Eres patrona del vulgo;
de los ociosos conseja;
y te dominan, impunes,
la broza, terrible dueña
de tu asiento, y el lagarto,
monarca de la maleza’.
De altos recuerdos henchida;
subsolada de osamentas
humanas; sin pueblo y triste;
todo ruido adquiere en ella
repercusión alarmante,
sonoridades siniestras.
Los arbustos que a los pies
de ambos hidalgos se quiebran,
emiten chasquido sordo,
chasquido de calaveras.
Zumba un enjambre en las flores;
y el zumbido tenaz, suena
como el roncan melancólico
de alguna gaita gallega.
El airecillo sutil
que se tuerce y culebrea
al pasar entre la fronda,
se plañe, como alma en pena.
O bien, un pájaro-mosca
de un aletazo se aleja.
moviendo un bronco rumor,
tan extraño que consterna.
Hasta el mismo sol ayuda
a la fatídica escena:
entre una nube que pasa
y otra nube que se acerca,
ilumina incierto a ratos;
a ratos su lumbre vela.
De pronto, los peregrinos
abocan una amplia senda;
de corpulentos yagrumos
y jabillas corpulentas
hermosamente sombreada
a una mano y a la opuesta.
Allá en el fondo unos muros
hechos pedazos, blanquean:
son de casas derruidas
de la difunta Isabela.
Y hacia mitad del camino,
de espaldas a los que llegan,
unos doce caballeros
lentamente se pasean.
Van con los negros sombreros
ornados en plumas negras;
los vestidos, enlutados,
y las capas, cenicientas.
Como en una procesión,
discurren en dos hileras
pausados, ceremoniosos,
en silencio, y con cautela.
Es de ver que los estoques
y la oscura vestimenta,
lucen pautados por moda
que hace tiempo no se lleva.
Y en tanto que las pisadas
de los hidalgos son huecas,
las suyas no alzan más ruido
que el que las sombras hicieran.
De súbito se detienen;
las enjutas caras vueltas
a los intrusos; les miran
con insistente fijeza;
taciturna la expresión,
y muy juntadas las cejas.
Saludando los hidalgos
con airosa continencia,
de su sombrero, en las manos,
las pintadas plumas tiemblan.
¡Dios guarde a los caballeros
por largos años!

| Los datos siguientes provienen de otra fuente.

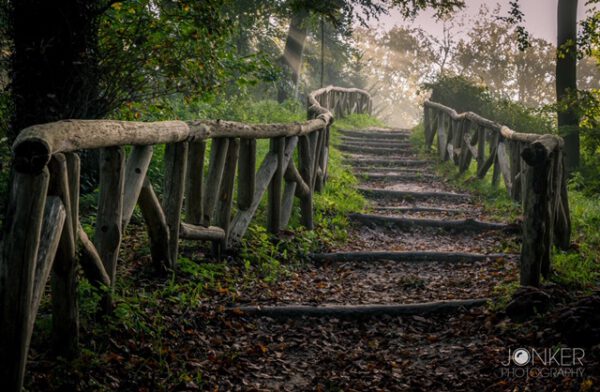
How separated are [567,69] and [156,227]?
10.1 metres

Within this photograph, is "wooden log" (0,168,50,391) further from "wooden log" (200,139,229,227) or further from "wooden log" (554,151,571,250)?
"wooden log" (554,151,571,250)

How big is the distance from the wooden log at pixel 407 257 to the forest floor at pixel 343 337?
0.02 m

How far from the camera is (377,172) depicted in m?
12.6

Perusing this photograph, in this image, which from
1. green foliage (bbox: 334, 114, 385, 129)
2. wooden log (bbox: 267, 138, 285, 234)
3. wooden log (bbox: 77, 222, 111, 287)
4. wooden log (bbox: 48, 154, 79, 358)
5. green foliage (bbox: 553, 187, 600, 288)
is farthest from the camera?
green foliage (bbox: 334, 114, 385, 129)

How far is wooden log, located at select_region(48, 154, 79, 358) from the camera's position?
10.4 feet

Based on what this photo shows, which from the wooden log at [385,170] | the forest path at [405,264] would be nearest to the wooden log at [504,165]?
the forest path at [405,264]

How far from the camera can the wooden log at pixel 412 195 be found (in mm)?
10438

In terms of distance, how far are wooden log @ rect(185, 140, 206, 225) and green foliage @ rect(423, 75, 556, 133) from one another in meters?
12.8

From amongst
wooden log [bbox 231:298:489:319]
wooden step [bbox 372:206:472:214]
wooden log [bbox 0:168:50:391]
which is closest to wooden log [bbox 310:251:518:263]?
wooden log [bbox 231:298:489:319]

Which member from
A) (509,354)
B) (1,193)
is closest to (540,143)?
(509,354)

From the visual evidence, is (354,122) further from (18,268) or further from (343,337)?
(18,268)

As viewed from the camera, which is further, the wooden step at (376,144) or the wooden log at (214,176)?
the wooden step at (376,144)

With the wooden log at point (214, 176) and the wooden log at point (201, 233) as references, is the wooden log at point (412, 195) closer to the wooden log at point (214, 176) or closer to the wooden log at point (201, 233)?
the wooden log at point (201, 233)

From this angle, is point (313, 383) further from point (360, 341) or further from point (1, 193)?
point (1, 193)
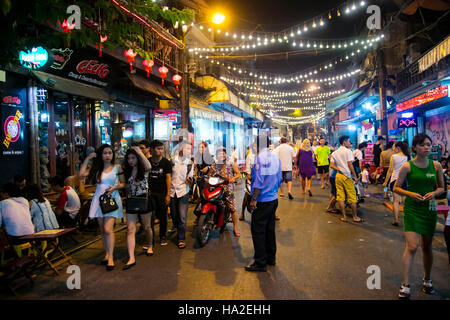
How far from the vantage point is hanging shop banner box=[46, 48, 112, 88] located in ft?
28.0

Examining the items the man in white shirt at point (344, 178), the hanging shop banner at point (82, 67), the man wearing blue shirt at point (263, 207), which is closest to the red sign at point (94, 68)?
the hanging shop banner at point (82, 67)

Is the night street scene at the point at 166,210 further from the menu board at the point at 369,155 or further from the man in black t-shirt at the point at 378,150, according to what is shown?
the menu board at the point at 369,155

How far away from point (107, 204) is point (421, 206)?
449 centimetres

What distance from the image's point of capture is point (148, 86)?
1280cm

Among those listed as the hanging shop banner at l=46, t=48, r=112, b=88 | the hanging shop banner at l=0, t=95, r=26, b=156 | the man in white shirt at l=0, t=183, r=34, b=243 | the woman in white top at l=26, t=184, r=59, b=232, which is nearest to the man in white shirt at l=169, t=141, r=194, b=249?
the woman in white top at l=26, t=184, r=59, b=232

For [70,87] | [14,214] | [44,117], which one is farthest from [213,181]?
[70,87]

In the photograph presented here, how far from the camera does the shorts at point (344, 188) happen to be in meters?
7.10

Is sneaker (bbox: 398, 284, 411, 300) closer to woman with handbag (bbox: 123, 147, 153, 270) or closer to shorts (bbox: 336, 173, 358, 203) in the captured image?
shorts (bbox: 336, 173, 358, 203)

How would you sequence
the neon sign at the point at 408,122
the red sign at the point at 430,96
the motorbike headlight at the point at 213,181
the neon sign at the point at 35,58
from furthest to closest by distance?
the neon sign at the point at 408,122, the red sign at the point at 430,96, the neon sign at the point at 35,58, the motorbike headlight at the point at 213,181

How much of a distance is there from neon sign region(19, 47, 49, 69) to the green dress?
780 centimetres

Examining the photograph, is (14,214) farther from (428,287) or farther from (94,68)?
(94,68)

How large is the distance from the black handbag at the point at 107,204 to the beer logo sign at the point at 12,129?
458 centimetres
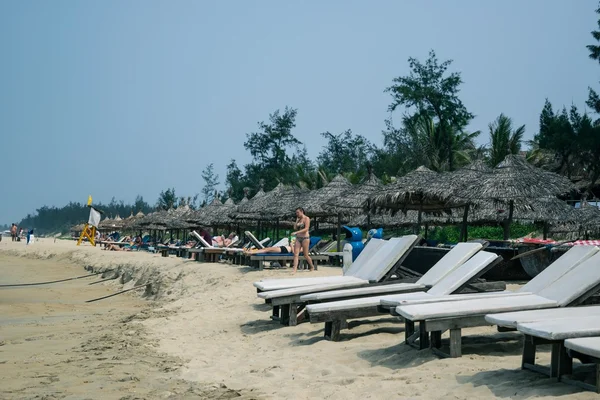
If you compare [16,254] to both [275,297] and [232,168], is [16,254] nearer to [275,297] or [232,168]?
[232,168]

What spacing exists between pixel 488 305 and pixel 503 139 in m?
29.0

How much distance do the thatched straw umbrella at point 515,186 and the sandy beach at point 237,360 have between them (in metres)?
5.69

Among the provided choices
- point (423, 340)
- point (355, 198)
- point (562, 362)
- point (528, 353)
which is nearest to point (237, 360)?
point (423, 340)

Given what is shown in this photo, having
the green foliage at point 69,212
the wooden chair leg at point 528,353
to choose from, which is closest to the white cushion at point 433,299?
the wooden chair leg at point 528,353

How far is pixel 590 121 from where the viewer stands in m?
27.0

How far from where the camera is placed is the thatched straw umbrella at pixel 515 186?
13.1 meters

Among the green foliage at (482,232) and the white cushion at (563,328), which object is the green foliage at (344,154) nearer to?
Result: the green foliage at (482,232)

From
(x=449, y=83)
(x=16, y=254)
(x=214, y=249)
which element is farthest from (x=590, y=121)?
(x=16, y=254)

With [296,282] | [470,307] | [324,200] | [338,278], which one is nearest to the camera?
[470,307]

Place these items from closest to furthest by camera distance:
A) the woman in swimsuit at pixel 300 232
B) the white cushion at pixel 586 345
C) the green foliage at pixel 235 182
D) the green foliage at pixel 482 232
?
the white cushion at pixel 586 345 < the woman in swimsuit at pixel 300 232 < the green foliage at pixel 482 232 < the green foliage at pixel 235 182

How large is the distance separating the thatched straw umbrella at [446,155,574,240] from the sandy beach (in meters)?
5.69

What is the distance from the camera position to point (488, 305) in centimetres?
470

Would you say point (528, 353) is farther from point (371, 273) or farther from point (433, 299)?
point (371, 273)

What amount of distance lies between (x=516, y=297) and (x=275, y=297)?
2.64m
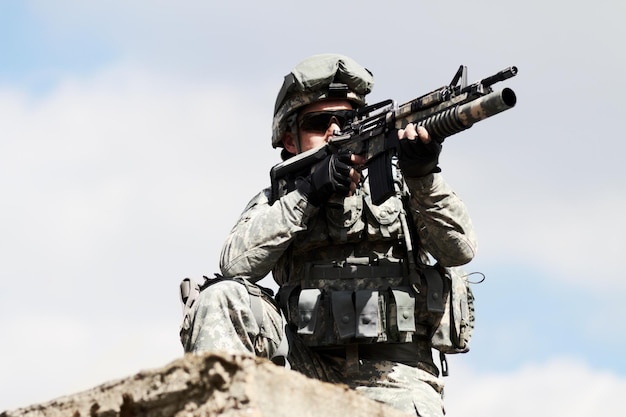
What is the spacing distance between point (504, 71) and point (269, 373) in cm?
353

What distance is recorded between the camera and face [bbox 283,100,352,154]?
9555mm

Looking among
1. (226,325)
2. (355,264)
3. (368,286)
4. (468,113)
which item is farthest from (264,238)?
(468,113)

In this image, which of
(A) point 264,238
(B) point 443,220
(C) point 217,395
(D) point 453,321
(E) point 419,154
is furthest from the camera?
(D) point 453,321

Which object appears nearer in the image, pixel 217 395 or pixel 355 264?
pixel 217 395

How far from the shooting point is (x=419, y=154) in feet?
27.5

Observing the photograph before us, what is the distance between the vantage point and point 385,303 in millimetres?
8789

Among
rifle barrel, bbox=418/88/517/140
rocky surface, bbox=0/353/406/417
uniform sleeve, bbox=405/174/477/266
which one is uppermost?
rifle barrel, bbox=418/88/517/140

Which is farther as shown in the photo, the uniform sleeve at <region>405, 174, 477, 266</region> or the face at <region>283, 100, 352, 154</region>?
the face at <region>283, 100, 352, 154</region>

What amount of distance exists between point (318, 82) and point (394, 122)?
83 centimetres

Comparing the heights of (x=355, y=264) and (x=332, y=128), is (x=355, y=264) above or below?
below

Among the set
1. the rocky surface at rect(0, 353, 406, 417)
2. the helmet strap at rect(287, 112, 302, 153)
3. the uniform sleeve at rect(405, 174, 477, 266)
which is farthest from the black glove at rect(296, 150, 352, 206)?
the rocky surface at rect(0, 353, 406, 417)

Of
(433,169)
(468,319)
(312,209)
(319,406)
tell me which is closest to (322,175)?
(312,209)

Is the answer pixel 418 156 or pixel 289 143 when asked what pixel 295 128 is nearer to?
pixel 289 143

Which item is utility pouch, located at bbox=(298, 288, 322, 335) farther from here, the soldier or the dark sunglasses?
the dark sunglasses
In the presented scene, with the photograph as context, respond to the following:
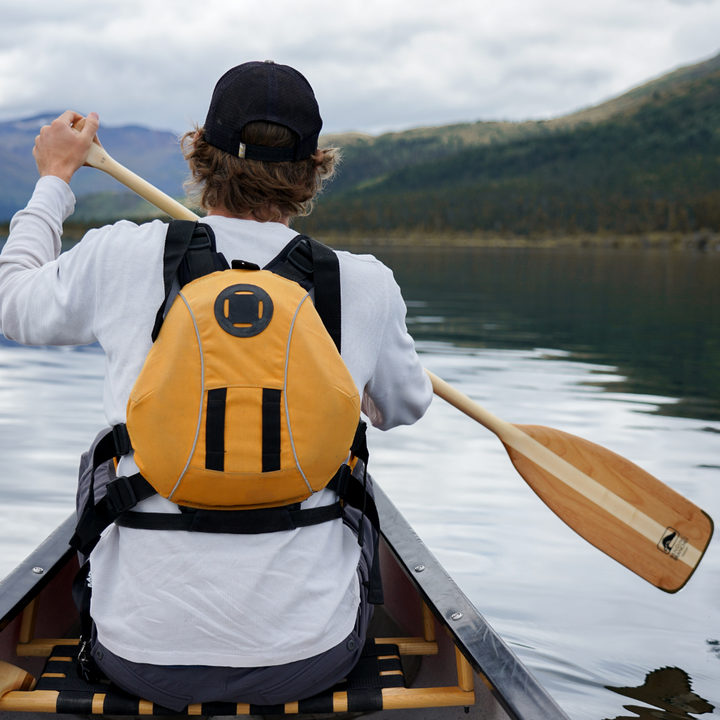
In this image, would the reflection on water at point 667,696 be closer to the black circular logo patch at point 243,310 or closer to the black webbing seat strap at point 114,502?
the black webbing seat strap at point 114,502

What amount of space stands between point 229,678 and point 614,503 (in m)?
2.39

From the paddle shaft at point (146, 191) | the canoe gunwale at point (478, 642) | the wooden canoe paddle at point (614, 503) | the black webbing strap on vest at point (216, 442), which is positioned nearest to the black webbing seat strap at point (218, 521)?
the black webbing strap on vest at point (216, 442)

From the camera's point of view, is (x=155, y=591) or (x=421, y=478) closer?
(x=155, y=591)

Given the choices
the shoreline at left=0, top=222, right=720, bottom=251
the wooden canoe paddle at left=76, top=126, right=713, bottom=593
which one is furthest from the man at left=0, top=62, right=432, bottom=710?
the shoreline at left=0, top=222, right=720, bottom=251

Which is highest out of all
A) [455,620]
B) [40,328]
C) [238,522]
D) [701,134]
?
[701,134]

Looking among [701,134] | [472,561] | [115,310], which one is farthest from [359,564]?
[701,134]

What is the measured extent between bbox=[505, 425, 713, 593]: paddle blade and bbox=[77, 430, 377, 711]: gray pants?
192 centimetres

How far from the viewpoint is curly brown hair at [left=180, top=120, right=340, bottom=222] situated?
1769 mm

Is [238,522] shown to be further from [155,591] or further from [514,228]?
[514,228]

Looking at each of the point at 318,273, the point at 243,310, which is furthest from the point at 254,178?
the point at 243,310

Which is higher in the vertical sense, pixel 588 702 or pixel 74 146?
pixel 74 146

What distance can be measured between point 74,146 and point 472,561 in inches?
136

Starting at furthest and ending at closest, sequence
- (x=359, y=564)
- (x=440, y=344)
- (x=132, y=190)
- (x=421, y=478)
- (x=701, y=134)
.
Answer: (x=701, y=134) < (x=440, y=344) < (x=421, y=478) < (x=132, y=190) < (x=359, y=564)

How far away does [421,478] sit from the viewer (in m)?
6.30
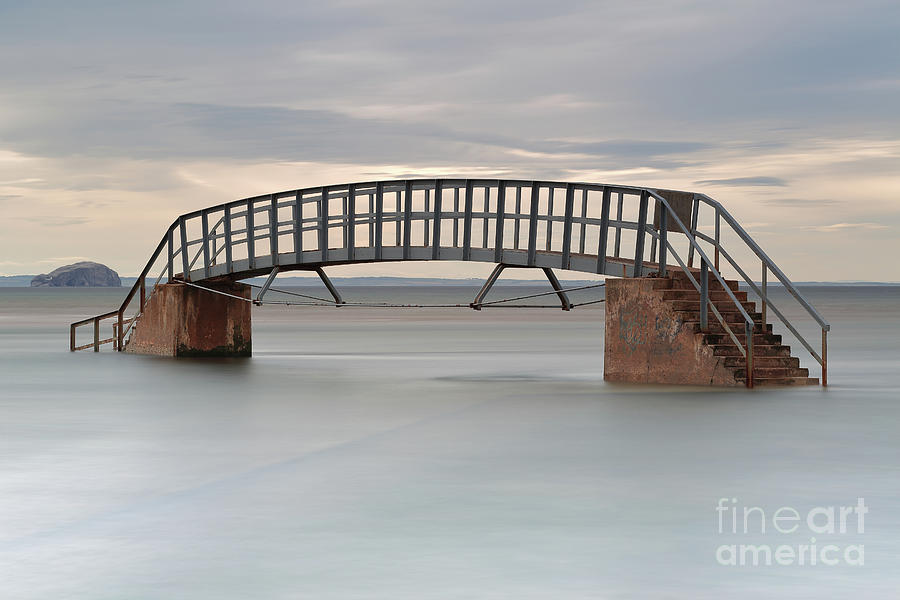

Empresa
sin duda muy semejante
y acomodada a la nuestra,
os traerá por estos sitios,
donde en bravísima época
tales sucesos pasaron
que una larga historia llenan.
Callando se están los doce;
pero en cortés reverencia,
a los chambergos levantan
pausadamente las diestras;
saludan y, al saludar,
¡horror que la sangre hiela!
se vienen con los sombreros
desprendidas las cabezas…!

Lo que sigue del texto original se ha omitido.